#### The data:
----
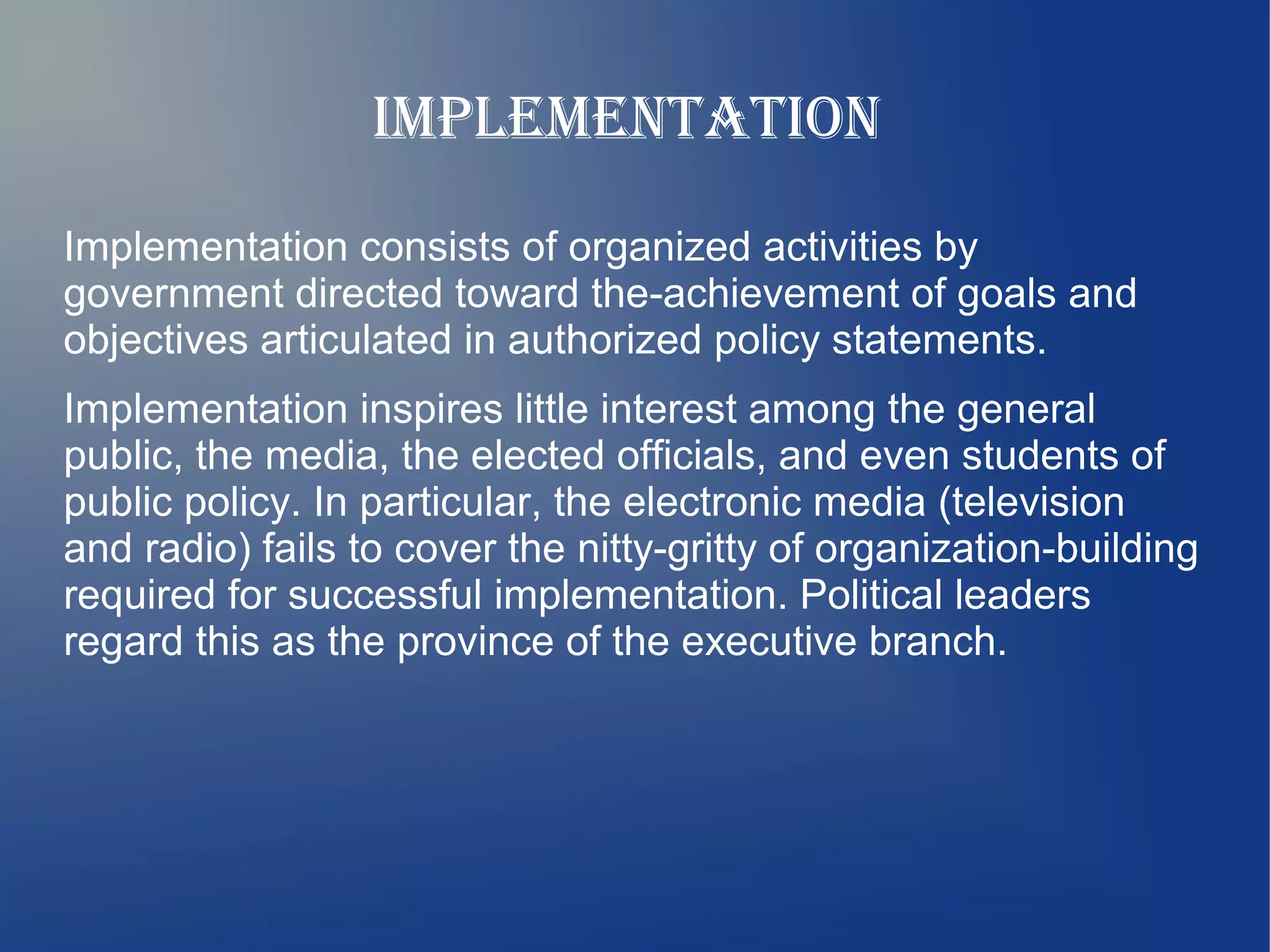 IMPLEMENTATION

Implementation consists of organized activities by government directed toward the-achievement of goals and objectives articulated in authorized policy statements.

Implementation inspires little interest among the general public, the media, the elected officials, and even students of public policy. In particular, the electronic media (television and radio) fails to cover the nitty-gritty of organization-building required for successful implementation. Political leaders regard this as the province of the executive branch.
----
#### Exercise:
Find the lines above that include the string "policy" and copy them.

#### Reply:
Implementation consists of organized activities by government directed toward the-achievement of goals and objectives articulated in authorized policy statements.
Implementation inspires little interest among the general public, the media, the elected officials, and even students of public policy. In particular, the electronic media (television and radio) fails to cover the nitty-gritty of organization-building required for successful implementation. Political leaders regard this as the province of the executive branch.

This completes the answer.